Essential items saw less growth (2.3 per cent) than in January (4.2 per cent), with lower prices at the pump leading to a fall in fuel spending (-12.2 per cent). Meanwhile, spending on public transport increased just 3.8 per cent – the smallest rise since March 2021 – as wet and icy weather combined with industrial action caused train cancellations and delays across the country.

Food price inflation dropped to its lowest level since April 2022, at 7.0 per cent*, which contributed to supermarkets (3.9 per cent) and food and drink specialist stores (2.7 per cent) seeing lower uplifts than in January (both 5.2 per cent).

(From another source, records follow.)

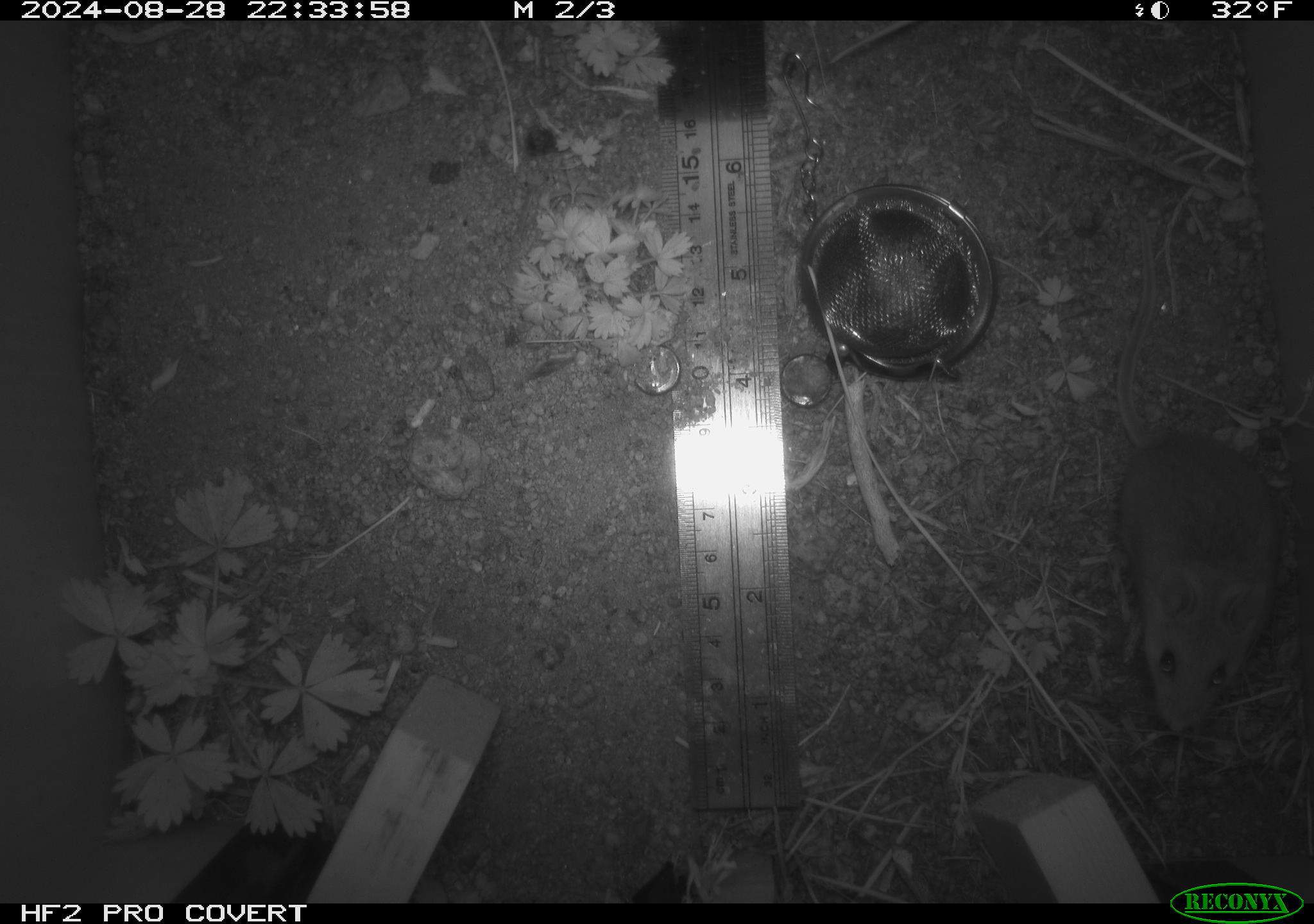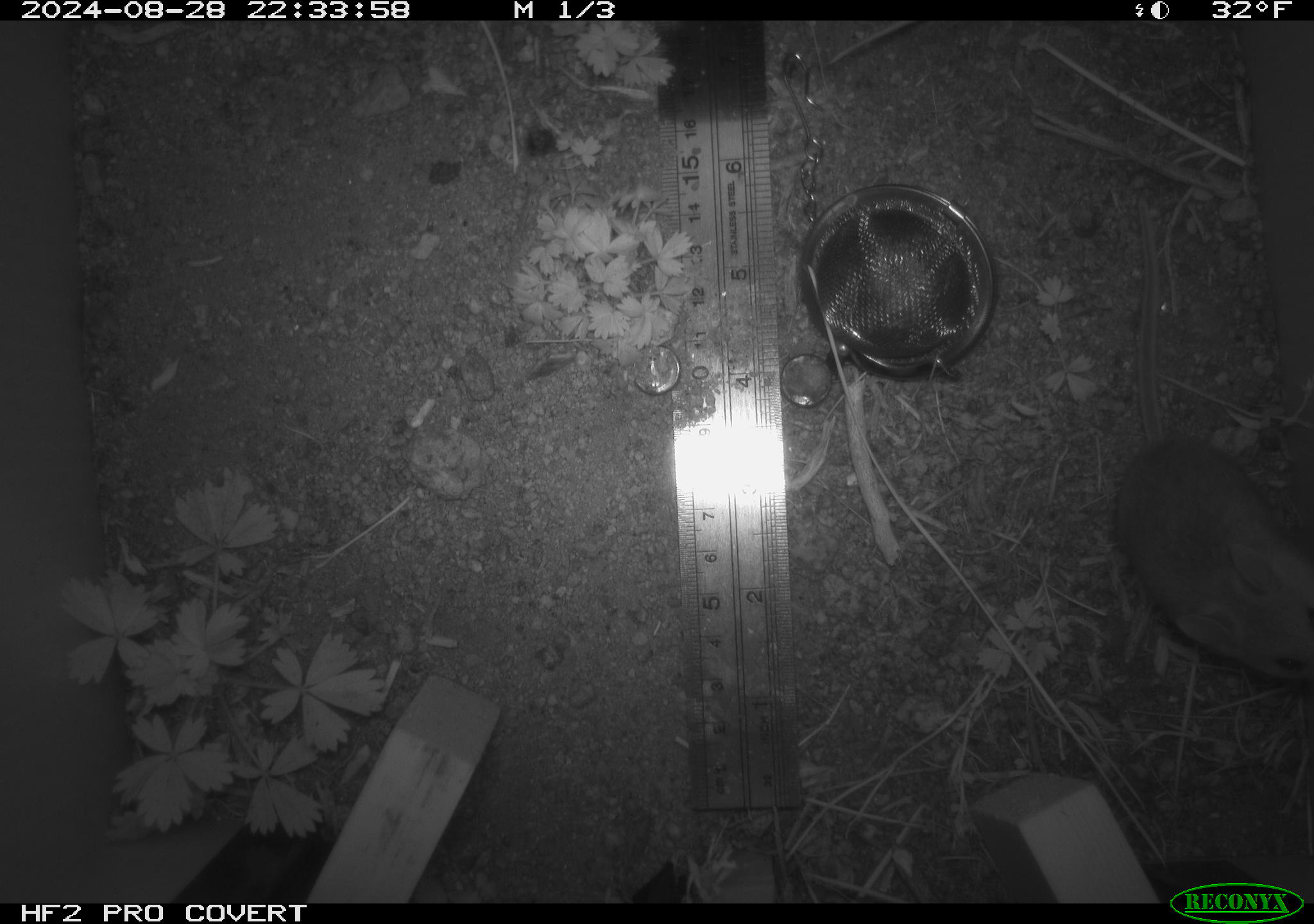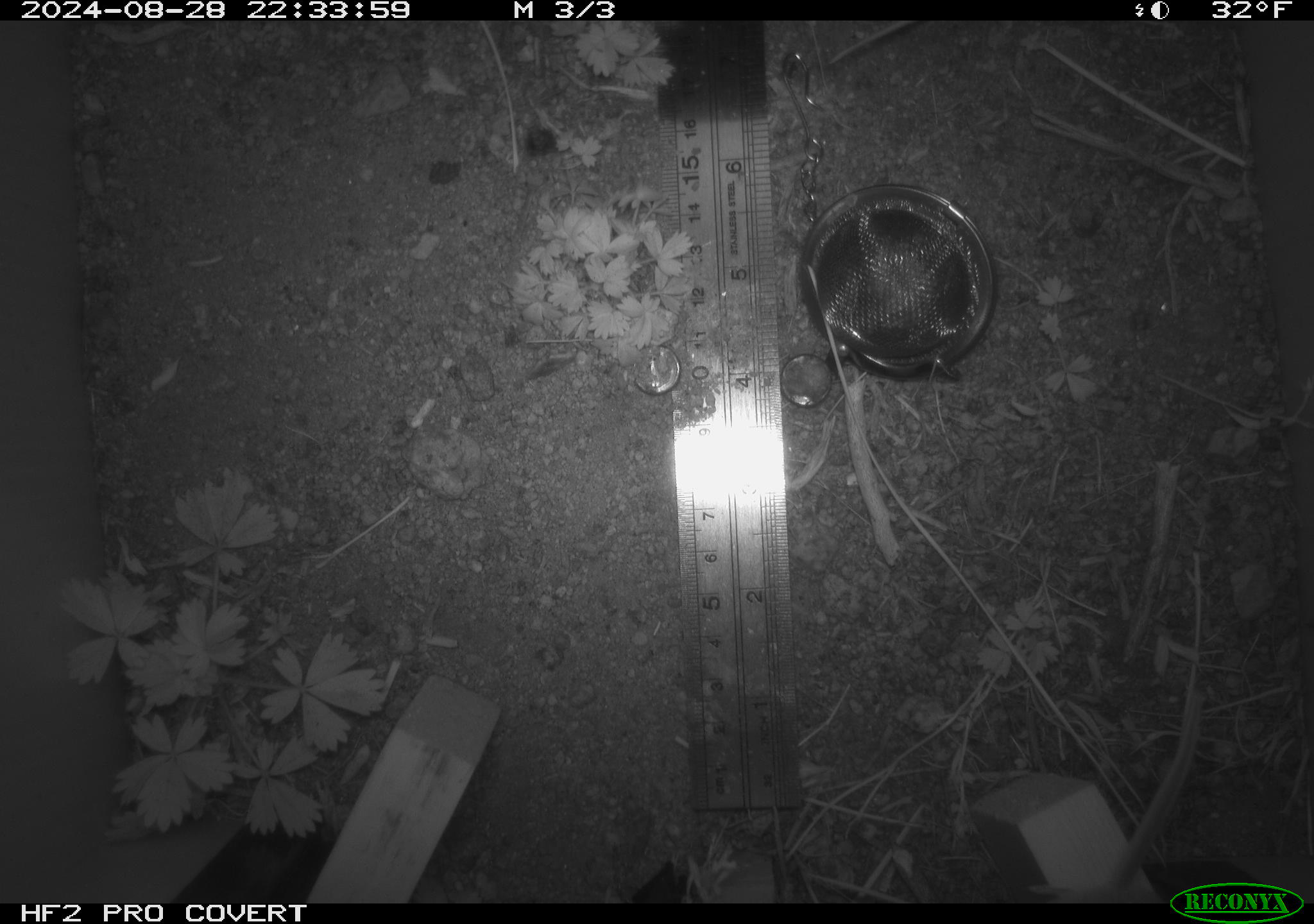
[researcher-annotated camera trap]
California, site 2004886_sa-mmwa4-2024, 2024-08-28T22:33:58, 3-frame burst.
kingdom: Animalia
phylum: Chordata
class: Mammalia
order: Rodentia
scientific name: Rodentia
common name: mouse species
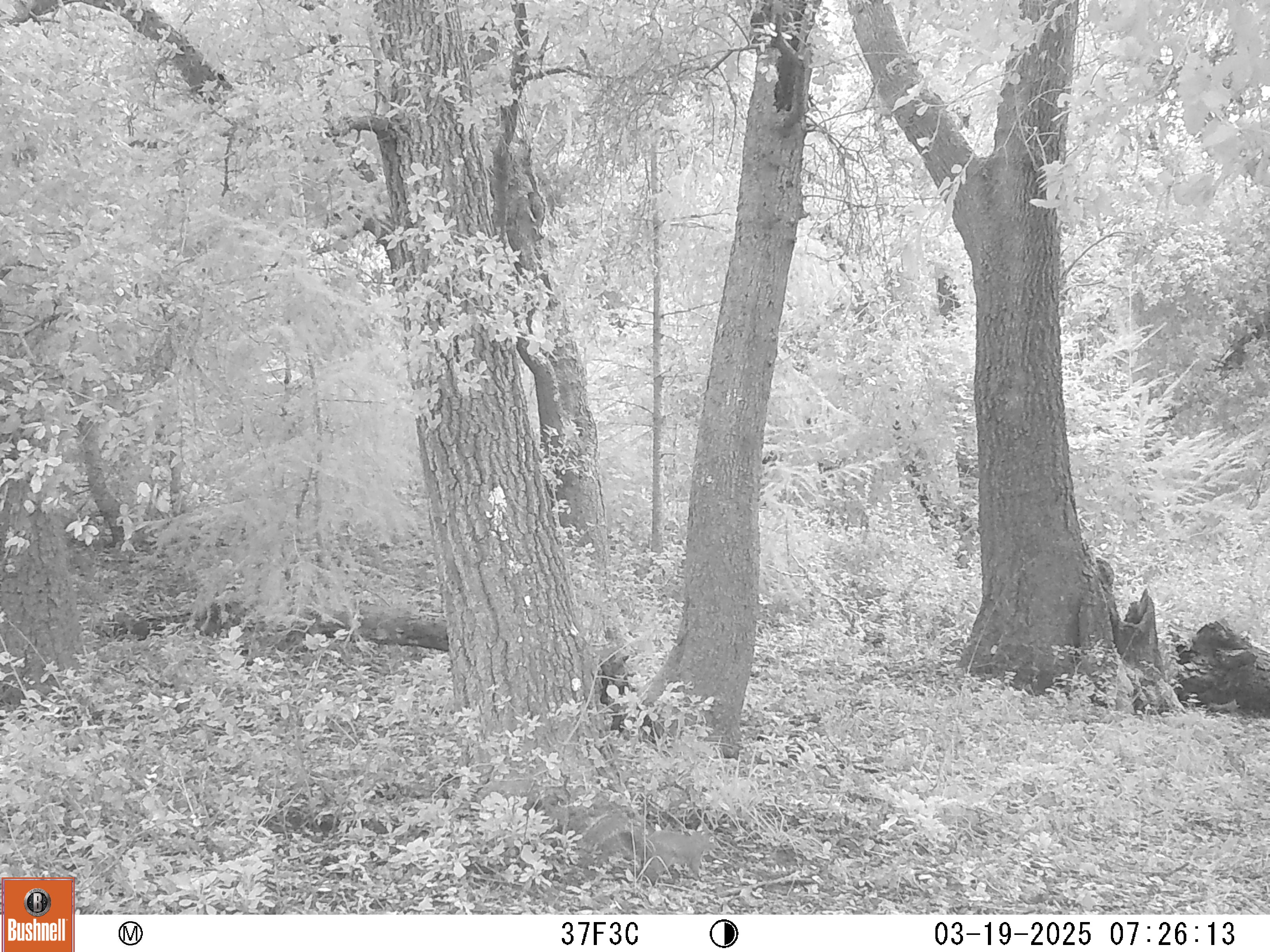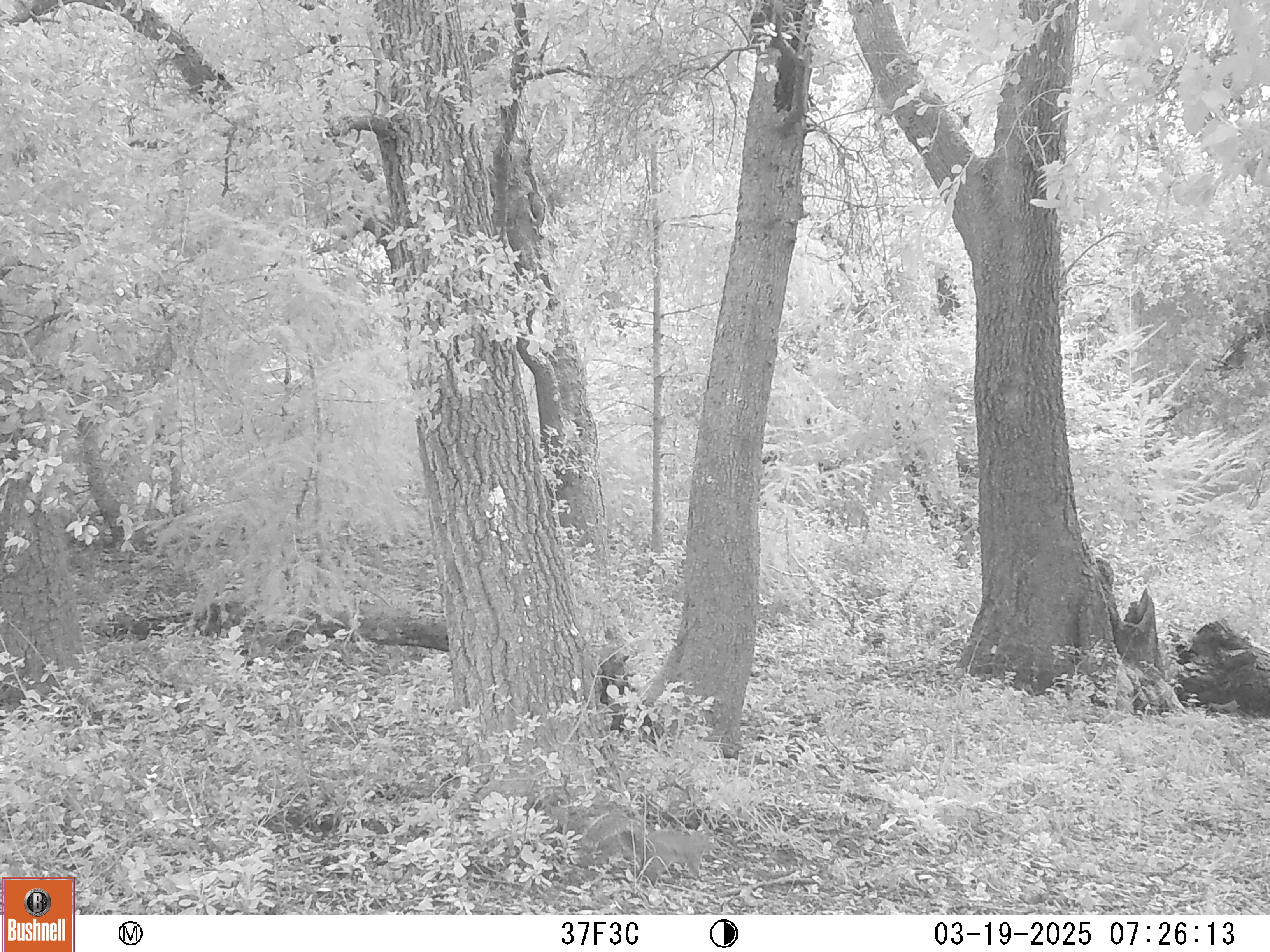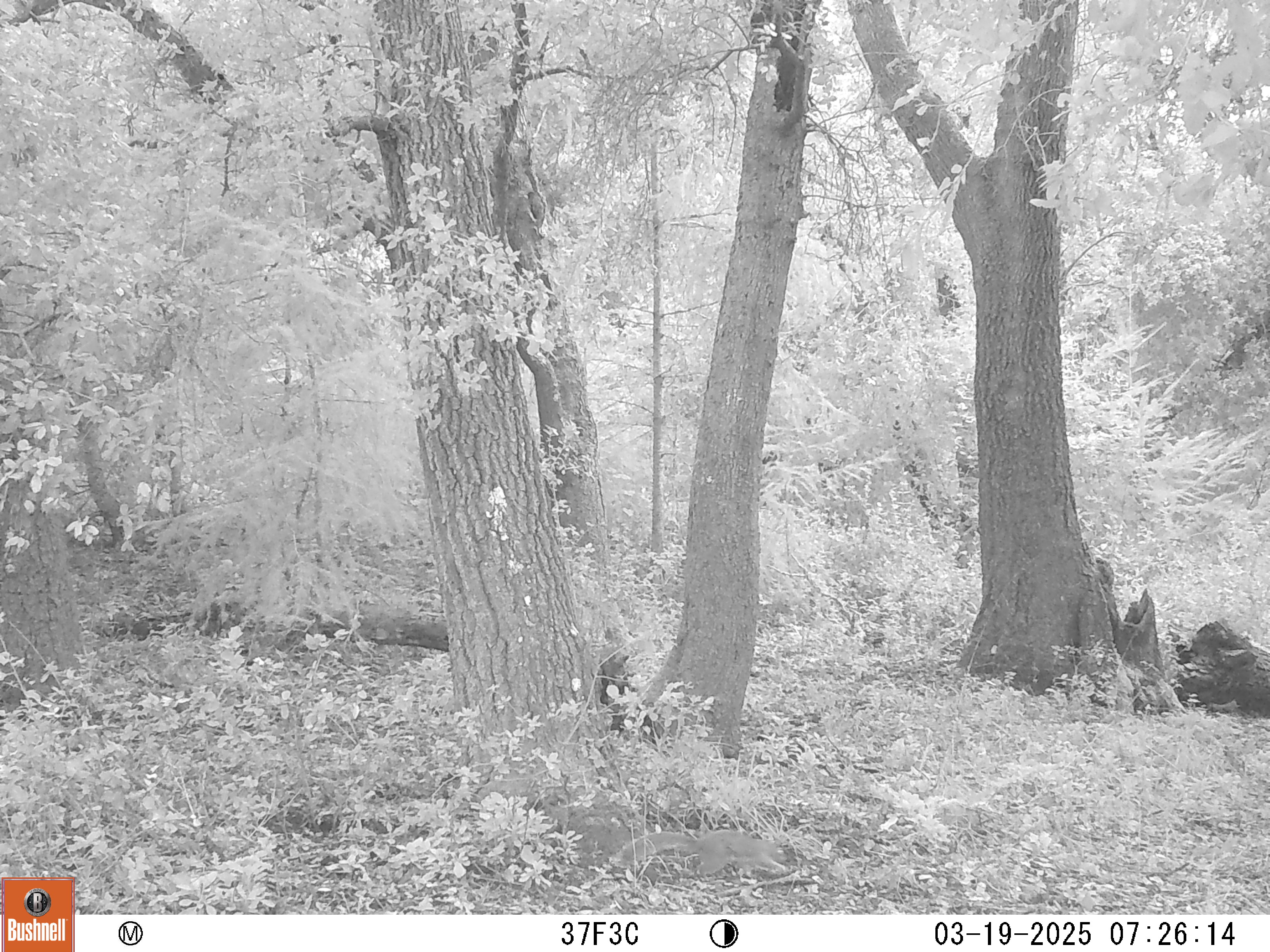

The deceleration in food inflation has helped ease concern about rising grocery prices. While still high at 84 per cent, this is the lowest figure recorded since Barclays started tracking this data point in December 2021.

Two thirds (66 per cent) of Brits are still looking for ways to get more value from, or to reduce the cost of, their weekly shop. To save money, two fifths (42 per cent) of this group have cut down on supermarket impulse buys, while a third (32 per cent) is stocking up on their favourite or essential products when they are on offer. A further quarter (25 per cent) is sticking to basic ingredients or cupboard stables – such as pasta, rice and vegetables – to prepare simple, cheaper meals at home.

Recent supply chain disruption and the continuing impact of shrinkflation are front of mind for shoppers. Over half (51 per cent) has noticed supermarket products running out of stock in the last month, while three in 10 (29 per cent) are specifically concerned about tea shortages, in light of reports of empty space on the shelves.

Concerns about the cost and size of products – owing to shrinkflation – remain high at 78 per cent. As a result, 63 per cent of Brits say that they would like to see the Government taking action to intervene – for example, by mandating manufacturers disclose changes in content, volume or weight on product labels.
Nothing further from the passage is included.